Excerpt provided
------------------------

Yeah, I remembe a waitress telling me she sees me around all the time and I asked her why doesn't she talk to me and she said "because ... you are always with a book!" But what am I supposed to do? I mean I do have a lot of homework and stuff. Obviously, I will put it aside if I get any chance at socializing (I don't mind, I can spare half an hour) but I can't just predict when or where a girl would want to talk, so my normal routine is to study throughout the day so that I don't fall behind. What else would you suggest?



Neal said:


> 6. Frequently getting angry or irritated (for those that see you regularly)


That goes back to rumors question I asked hearlier. I can come up with a list of around 5 or 10 people that wittnessed my temper tantrums (I am talking about the whole year, not just a day, so 5 to 10 incidents PER YEAR isn't a lot) but the question is: did they spread it around?



Neal said:


> 7. Staring


Yeah, I do that when I am obsessing why doesn't such and such girl approach me: I just end up staring at her.



Neal said:


> 8. Never smiling (back to looking pissed)


Well, I do smile A LOT when people talk to me, but I don't smile at all when I am by myself and feel ostracized. And since usually I am by myself thats why I don't smilie and thats why they don't talk to me so I remain by myself and not smiling. So its circular.



Neal said:


> 9. Looking unkempt (people can/will make assumptions)


I guess sometimes I just can't tell. Like when I visit my mom she oftentimes tries to clean my ears the first thing she does; but how am I supposed to know about my ears I can't see things there. Also my mom sometimes tells me "this shirt looks dirty, put on this one instead" but I just can't tell the difference. Well I know when it smells dirty but I don't know when it looks dirty and my mom can tell how it looks.



Neal said:


> 10. Always on a smartphone (same as books and earbuds)


That one thing is recent: I only got internet on my phone within this past month. So this one is probably the easiest one to undo.



Neal said:


> 11. Being too serious


Same as 8.


----------



## LonelyLurker (Sep 24, 2016)

splendidbob said:


> Other examples of behaviours where there are more than one cause:
> 
> 1. I don't like pears
> 2. I have no money
> ...


In the interest of fairness and intellectual honesty it behooves me to challenge you on this point. I can see what you're getting at but you make an obvious error.

Pears are delicious.

As you were.


----------



## Cmart (Aug 16, 2010)

------------------------

Task to carry out
Please continue the forum thread above on why people don't approach the poster, picking up after its last line.

Annotation records
------------------------

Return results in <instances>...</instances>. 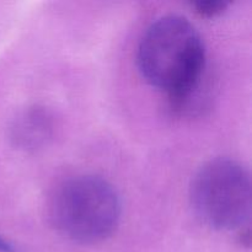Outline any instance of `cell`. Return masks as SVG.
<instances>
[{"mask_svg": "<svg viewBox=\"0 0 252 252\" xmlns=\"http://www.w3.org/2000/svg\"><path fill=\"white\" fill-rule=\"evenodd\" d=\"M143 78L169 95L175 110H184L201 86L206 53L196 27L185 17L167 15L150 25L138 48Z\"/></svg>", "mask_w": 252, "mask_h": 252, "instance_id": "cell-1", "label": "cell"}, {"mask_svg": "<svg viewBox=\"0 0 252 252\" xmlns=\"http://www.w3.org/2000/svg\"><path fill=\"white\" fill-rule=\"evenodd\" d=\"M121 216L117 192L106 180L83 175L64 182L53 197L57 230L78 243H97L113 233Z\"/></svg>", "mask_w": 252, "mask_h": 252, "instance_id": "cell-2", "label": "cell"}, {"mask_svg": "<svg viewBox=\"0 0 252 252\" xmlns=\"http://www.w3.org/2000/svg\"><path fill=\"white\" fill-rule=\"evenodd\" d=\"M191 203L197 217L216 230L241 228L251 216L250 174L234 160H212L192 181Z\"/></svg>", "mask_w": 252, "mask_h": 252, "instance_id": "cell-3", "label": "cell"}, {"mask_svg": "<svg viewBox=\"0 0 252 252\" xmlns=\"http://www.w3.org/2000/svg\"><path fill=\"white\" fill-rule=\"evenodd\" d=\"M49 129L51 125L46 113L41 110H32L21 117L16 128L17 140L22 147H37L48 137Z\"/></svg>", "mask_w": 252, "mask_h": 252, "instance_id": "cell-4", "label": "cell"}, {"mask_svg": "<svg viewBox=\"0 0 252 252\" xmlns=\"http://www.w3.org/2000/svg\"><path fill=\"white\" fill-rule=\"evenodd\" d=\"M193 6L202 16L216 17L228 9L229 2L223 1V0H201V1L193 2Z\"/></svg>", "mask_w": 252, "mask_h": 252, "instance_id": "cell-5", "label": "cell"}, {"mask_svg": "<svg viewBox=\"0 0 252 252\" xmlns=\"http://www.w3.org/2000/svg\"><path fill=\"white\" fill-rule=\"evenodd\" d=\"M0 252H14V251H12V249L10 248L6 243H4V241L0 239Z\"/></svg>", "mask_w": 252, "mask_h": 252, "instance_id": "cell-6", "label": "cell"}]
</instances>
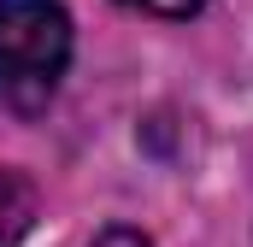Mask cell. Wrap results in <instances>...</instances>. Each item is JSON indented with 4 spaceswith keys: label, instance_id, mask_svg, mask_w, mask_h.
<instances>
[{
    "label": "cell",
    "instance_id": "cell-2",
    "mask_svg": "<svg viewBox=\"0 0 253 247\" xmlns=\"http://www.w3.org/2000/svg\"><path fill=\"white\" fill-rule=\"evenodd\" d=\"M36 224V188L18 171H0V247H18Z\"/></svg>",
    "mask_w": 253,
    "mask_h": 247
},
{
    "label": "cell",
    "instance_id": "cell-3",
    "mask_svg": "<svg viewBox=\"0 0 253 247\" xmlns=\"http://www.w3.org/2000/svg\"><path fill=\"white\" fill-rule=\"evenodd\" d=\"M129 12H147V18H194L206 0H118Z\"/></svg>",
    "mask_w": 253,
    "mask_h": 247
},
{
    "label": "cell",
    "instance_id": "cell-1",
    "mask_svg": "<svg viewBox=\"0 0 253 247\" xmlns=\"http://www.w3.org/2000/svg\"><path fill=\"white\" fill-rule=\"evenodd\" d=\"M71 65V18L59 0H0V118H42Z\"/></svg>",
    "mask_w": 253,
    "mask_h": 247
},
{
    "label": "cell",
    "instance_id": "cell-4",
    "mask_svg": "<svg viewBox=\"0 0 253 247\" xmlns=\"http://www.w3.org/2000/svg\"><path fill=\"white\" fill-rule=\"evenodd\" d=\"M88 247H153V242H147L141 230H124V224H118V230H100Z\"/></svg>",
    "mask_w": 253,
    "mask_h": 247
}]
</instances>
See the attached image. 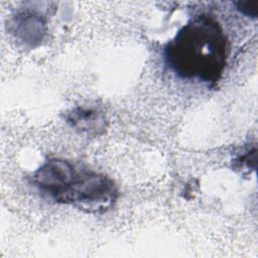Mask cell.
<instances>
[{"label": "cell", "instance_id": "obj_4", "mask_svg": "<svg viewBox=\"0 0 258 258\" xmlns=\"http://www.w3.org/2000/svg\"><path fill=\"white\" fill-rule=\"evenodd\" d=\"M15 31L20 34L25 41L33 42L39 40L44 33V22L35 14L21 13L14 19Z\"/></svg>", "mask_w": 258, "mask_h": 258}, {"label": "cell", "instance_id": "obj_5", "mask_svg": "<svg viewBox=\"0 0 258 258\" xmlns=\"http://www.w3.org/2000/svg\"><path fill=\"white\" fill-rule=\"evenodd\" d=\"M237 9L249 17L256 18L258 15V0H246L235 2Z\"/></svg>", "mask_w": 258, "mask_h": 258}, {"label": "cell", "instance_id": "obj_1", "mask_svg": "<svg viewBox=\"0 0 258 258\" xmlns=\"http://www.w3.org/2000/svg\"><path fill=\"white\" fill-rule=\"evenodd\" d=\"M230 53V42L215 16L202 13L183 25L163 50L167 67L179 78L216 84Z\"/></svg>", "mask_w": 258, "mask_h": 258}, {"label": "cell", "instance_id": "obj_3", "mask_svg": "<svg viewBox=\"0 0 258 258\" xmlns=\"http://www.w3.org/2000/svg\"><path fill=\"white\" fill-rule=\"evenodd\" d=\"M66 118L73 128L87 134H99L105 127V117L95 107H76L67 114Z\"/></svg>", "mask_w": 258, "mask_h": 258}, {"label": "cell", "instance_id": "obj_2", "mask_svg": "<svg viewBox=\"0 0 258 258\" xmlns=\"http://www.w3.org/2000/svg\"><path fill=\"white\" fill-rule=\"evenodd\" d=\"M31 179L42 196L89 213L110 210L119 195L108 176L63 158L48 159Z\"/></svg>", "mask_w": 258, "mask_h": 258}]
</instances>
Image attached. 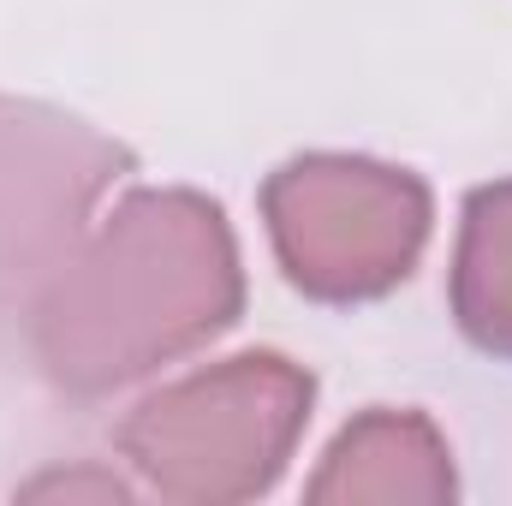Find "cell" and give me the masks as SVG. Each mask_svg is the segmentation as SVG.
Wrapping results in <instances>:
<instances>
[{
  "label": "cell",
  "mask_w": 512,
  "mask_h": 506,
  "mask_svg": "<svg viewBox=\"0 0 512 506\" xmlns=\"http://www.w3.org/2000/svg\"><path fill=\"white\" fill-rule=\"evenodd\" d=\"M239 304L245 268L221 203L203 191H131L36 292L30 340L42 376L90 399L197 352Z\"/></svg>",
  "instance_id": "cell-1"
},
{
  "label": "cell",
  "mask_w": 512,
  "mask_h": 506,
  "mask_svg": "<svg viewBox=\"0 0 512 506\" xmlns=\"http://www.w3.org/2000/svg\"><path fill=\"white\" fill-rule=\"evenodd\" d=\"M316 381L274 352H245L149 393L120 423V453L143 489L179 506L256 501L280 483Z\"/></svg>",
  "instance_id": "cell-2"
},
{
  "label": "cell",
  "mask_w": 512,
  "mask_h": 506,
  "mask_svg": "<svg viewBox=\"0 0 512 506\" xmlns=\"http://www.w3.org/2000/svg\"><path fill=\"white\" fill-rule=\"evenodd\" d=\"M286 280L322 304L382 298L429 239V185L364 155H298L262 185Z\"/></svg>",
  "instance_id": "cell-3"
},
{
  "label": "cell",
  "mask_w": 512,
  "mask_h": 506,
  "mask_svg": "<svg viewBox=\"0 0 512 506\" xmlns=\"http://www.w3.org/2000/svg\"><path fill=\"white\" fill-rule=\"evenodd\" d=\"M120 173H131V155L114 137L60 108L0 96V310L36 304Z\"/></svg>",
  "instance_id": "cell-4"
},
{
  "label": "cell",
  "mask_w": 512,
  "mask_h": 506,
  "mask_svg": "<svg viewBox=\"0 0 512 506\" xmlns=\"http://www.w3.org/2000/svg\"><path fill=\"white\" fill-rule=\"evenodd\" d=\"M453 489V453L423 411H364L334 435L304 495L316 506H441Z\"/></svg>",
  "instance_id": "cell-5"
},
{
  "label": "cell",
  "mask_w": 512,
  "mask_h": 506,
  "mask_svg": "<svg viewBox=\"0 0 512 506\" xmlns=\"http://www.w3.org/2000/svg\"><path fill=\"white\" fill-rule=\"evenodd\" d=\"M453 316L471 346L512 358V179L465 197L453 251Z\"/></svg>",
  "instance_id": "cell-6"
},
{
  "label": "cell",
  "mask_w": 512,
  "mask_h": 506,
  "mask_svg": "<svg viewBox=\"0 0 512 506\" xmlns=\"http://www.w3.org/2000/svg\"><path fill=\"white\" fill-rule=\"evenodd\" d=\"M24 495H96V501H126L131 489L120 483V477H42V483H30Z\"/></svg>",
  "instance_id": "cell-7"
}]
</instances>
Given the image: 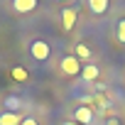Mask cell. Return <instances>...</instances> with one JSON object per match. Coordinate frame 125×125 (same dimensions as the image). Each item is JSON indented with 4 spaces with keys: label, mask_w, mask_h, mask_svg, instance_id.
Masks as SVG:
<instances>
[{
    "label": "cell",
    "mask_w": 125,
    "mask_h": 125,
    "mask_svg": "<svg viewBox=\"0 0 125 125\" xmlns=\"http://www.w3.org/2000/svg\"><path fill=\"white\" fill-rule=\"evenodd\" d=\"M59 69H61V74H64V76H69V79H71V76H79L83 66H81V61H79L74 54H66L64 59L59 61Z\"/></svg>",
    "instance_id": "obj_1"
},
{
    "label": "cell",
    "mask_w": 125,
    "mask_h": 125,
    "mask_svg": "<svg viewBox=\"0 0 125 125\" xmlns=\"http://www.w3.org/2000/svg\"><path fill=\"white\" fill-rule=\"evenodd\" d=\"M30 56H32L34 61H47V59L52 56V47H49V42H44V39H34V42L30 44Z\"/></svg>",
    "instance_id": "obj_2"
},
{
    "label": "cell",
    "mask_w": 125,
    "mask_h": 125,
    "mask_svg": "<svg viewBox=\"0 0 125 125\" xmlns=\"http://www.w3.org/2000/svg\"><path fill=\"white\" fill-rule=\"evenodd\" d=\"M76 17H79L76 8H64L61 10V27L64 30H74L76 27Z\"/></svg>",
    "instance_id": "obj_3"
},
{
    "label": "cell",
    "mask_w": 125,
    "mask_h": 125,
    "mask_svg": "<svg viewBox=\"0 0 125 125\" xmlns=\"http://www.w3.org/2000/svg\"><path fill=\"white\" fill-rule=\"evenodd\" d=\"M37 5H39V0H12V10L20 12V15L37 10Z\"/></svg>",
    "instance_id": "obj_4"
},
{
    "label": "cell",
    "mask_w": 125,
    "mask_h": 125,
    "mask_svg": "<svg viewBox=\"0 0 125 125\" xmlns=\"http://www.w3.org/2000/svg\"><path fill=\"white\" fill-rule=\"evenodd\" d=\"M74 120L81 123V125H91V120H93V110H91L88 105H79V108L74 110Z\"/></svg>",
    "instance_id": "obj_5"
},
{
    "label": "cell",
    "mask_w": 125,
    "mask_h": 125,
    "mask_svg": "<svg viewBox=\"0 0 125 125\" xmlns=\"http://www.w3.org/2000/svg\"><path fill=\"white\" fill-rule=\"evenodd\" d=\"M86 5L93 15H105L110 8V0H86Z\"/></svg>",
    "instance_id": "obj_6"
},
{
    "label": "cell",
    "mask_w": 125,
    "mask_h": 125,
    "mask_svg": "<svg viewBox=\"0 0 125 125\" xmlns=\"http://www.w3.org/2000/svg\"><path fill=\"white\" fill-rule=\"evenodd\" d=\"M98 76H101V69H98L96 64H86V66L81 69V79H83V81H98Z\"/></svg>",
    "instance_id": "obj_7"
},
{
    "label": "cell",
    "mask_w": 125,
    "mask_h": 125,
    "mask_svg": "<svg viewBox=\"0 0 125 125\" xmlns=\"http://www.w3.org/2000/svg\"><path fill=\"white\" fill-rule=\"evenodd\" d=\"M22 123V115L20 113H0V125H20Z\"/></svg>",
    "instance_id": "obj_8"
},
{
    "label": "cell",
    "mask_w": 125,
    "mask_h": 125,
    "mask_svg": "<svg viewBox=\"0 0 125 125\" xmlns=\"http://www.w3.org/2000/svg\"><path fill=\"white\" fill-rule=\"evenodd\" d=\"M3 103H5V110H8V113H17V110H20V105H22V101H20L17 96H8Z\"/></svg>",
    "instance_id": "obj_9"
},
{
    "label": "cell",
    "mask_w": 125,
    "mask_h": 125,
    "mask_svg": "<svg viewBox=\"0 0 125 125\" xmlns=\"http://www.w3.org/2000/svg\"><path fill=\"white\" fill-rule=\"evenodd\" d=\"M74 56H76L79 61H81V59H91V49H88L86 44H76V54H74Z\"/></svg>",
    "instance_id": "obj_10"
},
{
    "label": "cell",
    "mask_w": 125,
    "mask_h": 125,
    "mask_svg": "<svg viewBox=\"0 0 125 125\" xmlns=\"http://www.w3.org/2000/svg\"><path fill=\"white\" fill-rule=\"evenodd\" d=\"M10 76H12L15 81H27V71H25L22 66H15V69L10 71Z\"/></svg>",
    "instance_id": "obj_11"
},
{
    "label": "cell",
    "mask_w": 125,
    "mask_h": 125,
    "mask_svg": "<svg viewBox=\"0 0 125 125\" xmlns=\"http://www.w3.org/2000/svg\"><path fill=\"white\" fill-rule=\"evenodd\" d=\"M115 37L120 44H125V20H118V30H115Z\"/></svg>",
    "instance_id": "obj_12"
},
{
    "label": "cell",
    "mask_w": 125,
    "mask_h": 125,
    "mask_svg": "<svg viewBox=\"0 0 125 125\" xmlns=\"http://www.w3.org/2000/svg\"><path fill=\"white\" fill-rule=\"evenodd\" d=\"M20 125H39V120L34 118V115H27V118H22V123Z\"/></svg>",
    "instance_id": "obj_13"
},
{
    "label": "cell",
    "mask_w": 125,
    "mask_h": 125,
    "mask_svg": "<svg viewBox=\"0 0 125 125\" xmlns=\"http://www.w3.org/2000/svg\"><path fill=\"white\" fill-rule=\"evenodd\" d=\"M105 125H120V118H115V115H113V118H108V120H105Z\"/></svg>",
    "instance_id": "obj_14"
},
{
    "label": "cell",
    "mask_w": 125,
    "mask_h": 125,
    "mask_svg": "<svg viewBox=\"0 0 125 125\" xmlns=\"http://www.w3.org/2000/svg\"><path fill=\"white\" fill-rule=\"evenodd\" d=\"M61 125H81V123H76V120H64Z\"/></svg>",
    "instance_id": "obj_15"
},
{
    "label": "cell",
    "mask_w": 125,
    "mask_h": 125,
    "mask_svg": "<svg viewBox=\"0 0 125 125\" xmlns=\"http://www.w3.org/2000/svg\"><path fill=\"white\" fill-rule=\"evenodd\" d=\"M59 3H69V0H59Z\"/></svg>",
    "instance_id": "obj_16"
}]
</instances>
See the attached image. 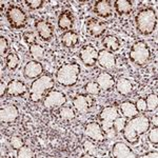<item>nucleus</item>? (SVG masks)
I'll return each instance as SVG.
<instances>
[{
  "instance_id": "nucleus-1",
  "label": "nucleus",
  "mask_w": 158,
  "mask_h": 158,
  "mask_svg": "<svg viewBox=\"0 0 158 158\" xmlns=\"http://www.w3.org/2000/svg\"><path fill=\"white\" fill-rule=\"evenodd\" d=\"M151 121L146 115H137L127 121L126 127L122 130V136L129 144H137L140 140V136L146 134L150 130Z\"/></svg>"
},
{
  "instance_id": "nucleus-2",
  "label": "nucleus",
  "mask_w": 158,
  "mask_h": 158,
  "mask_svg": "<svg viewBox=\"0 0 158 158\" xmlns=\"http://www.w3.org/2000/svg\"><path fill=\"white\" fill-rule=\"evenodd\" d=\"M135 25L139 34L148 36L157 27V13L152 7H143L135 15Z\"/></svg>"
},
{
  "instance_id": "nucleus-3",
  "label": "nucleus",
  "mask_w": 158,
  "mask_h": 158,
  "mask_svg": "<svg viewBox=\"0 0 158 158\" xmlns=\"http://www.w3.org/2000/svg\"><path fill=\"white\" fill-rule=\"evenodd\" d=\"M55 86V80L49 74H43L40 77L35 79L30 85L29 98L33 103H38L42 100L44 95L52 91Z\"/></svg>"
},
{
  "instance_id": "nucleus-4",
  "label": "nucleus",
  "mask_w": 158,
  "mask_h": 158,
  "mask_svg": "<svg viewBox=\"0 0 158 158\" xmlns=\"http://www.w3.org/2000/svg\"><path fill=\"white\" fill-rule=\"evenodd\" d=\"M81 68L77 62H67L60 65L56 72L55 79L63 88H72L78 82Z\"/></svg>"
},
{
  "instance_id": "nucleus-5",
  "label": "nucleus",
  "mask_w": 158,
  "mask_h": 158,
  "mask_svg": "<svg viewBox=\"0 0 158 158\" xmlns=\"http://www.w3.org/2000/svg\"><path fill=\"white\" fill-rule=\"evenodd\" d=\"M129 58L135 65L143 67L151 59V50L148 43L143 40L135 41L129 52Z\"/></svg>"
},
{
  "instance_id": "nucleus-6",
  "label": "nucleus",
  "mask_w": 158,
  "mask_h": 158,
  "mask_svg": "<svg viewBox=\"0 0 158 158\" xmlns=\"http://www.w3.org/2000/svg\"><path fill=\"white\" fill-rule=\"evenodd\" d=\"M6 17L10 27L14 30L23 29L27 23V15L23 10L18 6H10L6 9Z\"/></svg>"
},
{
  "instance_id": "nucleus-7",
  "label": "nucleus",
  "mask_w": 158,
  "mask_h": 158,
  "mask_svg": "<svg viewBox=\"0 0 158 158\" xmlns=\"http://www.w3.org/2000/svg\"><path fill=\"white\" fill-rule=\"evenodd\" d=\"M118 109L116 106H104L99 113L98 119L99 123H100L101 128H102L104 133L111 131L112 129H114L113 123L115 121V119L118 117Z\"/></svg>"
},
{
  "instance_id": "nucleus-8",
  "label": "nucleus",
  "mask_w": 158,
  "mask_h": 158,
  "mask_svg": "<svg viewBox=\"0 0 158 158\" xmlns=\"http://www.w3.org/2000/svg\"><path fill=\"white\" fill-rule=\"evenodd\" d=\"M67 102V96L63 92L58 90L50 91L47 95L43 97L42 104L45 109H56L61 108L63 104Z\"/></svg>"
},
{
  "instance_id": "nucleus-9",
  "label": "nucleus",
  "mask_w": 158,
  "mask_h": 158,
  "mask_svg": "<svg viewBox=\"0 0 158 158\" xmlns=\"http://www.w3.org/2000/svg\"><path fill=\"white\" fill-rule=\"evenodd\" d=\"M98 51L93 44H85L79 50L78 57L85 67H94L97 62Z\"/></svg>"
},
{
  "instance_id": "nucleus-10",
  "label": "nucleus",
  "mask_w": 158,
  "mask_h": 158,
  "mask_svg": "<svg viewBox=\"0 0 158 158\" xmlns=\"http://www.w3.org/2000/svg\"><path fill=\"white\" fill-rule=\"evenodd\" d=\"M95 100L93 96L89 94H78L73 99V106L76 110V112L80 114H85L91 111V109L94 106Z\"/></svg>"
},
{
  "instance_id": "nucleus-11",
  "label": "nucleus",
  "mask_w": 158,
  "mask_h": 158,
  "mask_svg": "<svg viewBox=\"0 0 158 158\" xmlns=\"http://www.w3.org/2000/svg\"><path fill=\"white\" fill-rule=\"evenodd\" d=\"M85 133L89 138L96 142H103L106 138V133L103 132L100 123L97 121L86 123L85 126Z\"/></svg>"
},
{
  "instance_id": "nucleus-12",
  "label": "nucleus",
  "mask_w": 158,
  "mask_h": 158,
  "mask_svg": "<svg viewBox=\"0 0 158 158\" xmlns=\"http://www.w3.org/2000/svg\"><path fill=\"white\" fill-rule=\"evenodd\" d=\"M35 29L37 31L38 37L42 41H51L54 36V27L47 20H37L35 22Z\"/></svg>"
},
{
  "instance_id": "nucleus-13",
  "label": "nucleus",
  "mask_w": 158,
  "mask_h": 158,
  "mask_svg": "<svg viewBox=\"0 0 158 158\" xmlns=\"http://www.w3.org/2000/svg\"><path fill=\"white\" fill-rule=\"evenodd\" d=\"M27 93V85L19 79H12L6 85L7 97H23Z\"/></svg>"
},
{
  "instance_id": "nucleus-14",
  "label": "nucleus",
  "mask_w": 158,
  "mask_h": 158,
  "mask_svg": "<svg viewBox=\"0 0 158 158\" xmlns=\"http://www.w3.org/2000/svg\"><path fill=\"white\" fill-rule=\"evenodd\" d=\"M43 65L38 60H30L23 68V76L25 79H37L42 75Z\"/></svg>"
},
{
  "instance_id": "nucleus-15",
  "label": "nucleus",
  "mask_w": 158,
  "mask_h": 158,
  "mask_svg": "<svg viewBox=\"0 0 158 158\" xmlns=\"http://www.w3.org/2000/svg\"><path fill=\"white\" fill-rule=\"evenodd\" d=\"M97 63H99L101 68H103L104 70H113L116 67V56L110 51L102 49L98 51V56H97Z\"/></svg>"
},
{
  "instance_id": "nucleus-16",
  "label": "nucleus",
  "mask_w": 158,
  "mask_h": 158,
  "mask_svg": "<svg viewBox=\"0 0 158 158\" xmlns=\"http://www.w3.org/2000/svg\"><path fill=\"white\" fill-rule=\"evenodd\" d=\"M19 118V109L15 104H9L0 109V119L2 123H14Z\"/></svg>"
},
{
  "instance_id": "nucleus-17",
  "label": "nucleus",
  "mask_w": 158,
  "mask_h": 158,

------------------------

Result of this exercise
A man would not throw a tantrum and curse at his mother in front of a woman he is interested in. He would explain to his mother what his plans were and that he was sorry that she did not agree with his choice but it is his decision. He would also not have that conversation in front of the woman he is interested in. A child throws tantrum like that and I'm sure she saw how you treated your mother and thought maybe that childish angry tantrum would be directed at her one day. Your mentality about men throwing tantrums is off. Who told you it was manly to throw tantrums?
There are women out there who like shy "men".


----------



## causalset (Sep 11, 2016)

Cmart said:


> A man would not throw a tantrum and curse at his mother in front of a woman he is interested in. He would explain to his mother what his plans were and that he was sorry that she did not agree with his choice but it is his decision.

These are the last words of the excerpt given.